E nesta mistura louca de sentimentos fui enfrentando os meus dias, às vezes pesados, às vezes mais leves, porém sempre cansativos e surpreendentes, eu sei dizer a vocês que um dia, cheguei nesta sala disposta a fazer algo pelos alunos que estavam acuados, chamei em particular meu aluno traficante e meu aluno delinqüente, e conversei com eles honestamente, expliquei que precisava exercer meu trabalho, e que eles precisavam de notas, mas que a gente poderia se entender, se eles colaborassem com o andamento das aulas, pelo menos não fizessem bagunça, não falassem alto, não amedrontassem os colegas, eu poderia considerar notas de boa conduta para eles (já que aprender não era do interesse deles), e que estas notas poderiam ajudá-los a compor uma nota satisfatória bimestral.
Voltei para casa naquele dia me sentindo um lixo, me analisei. Como assim fazer tratos com traficantes? Vasculhei impiedosamente minha moral, minha índole, meus princípios, como se eu pudesse negociar! Fui meu maior carrasco.
Milagrosamente na semana seguinte dei uma aula impecável naquela sala, tão impecável quanto o comportamento dos tais alunos, lidava com eles respeitosamente e exagerava nos clichês, e acreditem… eles faziam as tarefas, e eu claro, enaltecia qualquer boa atitude deles ou respostas, não se tornaram uns santos, mas atingiram metas satisfatórias.
Bem, este aluno problemático, me salvou de um assalto na hora da saída, entrava em outras salas quando eu dava aula, pedia licença e se, por favor, eu podia deixá-lo ali, que ele não iria atrapalhar minha aula. Eu trabalhei nesta escola durante um ano, pedi remoção, e quando o ano letivo acabou, fiquei saudosa, aqueles eram os meus alunos, e eles me ensinaram realmente ser uma professora melhor.
Desta experiência tive um grande aprendizado, adquiri mais paciência, cautela e passei a observar mais as pessoas para depois analisar como lidar com elas. Descobri que cada aluno carrega consigo marcas da sua história de vida, e às vezes, esta história de vida não é tão boa o quanto eu gostaria, estas marcas refletem-se na conduta em sala de aula e cabe a nós professores “preparados” (nem sempre) a compreensão dos fatos que irão nortear qual a metodologia a ser usada.
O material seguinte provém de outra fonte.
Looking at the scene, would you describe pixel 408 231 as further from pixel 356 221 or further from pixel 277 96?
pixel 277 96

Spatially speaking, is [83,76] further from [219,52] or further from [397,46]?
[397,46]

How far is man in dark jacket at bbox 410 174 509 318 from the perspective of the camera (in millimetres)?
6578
Outra verdade que este acontecimento evidenciou é que todos nós gostamos de ser tratados com respeito e dignidade, assim, ao receber atenção, dedicação e a importância devida, estes alunos acostumados com hostilidade ficaram surpresos, e num feedback passaram a se comportar conforme eram tratados.

Um comentário:

  1. Sabemos as dificuldades que um bom professor tem para dar aulas nos dias de hoje, sempre digo que os pais deveriam trabalhar juntos nessa missão, ser mais participativos, mas muitos nem conhecem a escola que o filho estuda, nem vai a reuniões, quanto mais os professores, então assistimos as notícias e lemos os jornais onde alunos agredem professores e até matam... Que bom que não desistiu, apesar de todas suas agonias e dúvidas fez a melhor escolha. Meu filho te acha The Best como tia e professora, e eu assino embaixo. Todos temos um momento de fraqueza, o importante é não deixar a bola furar e o jogo acabar. Tenho certeza que valeu muito seus anos de estudos e hoje você de alguma forma esta tendo esse retorno. Parabéns pelo texto, assim muitos podem refletir, pais, alunos e professores. bjs no coração.